TEXT
Start
I feel like I’ve got nothing in me.

It’s easier to work from what’s outside of me lately, so I’ve been doing these Gravity’s Rainbow annotations; I “finished” (not the right verb) a third reading this weekend and then dipped back into it again—this time in the middle. I was thinking of doing a “how to read Gravity’s Rainbow” post but that seems fucking pretentious. I love the book though.

This stack looks big, but it’s not really—most of the other books there are slim volumes I worked into my reread of Gravity’s Rainbow. Little breaks, of a sort.

But not that big book at the bottom.

That big book at the bottom, Bottom’s Dream? Hm. Not sure about this guy. It’s too big to read. I mean physically. It’s unwieldy, uncomfortable, uncurlupwithable. I can’t get a rhythm going there.

Roman Muradov’s Jacob Bladders and the State of the Art will get a full review soon; the book starts with the best opening line of read in a contemporary story in years: “READER YOU HAVE NO WORTH.”

Daniel Green’s Beyond the Blurb will also get a review, sort of, soon (the book is a critical survey of literary criticism, making a review of it especially difficult to me). I have n interview with Green in the works.

Not pictured here because it’s an e-book is Scott Esposito’s The Missing Books. Esposito’s book is a continuing project, a “curated directory of books that do not exist, but should.” I read it in one sitting and was frankly jealous that I hadn’t written it.

Leon Forrest’s There Is a Tree More Ancient Than Eden is a novel I read in a blur, a kind of fever dream postmodern pastiche, a narrative unstuck in time and yet wholly about a specific time and place and past and consciousness. I need to read it again; like so many so-called “experimental” novels, a first reading is highly impressionistic but also confusing. Forrest throws you in the deep end. The prose is liquid, viscous, and you’re swimming around for edges, contours to grab onto. Just a marvelous strange read, and it deserves better than I’m giving it here—I mean, I think the novel deserves way more attention, and I’ll attend to it again.
End
DATASET EXCERPTS
Start
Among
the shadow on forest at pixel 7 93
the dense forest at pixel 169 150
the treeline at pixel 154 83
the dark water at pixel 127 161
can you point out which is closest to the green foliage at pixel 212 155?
End
THE PROBLEM
Retype the passage from the reading post above, starting at "Daniel Green’s Beyond the" and ending at "in the works.".

WRITTEN ANSWER
Daniel Green’s Beyond the Blurb will also get a review, sort of, soon (the book is a critical survey of literary criticism, making a review of it especially difficult to me). I have n interview with Green in the works.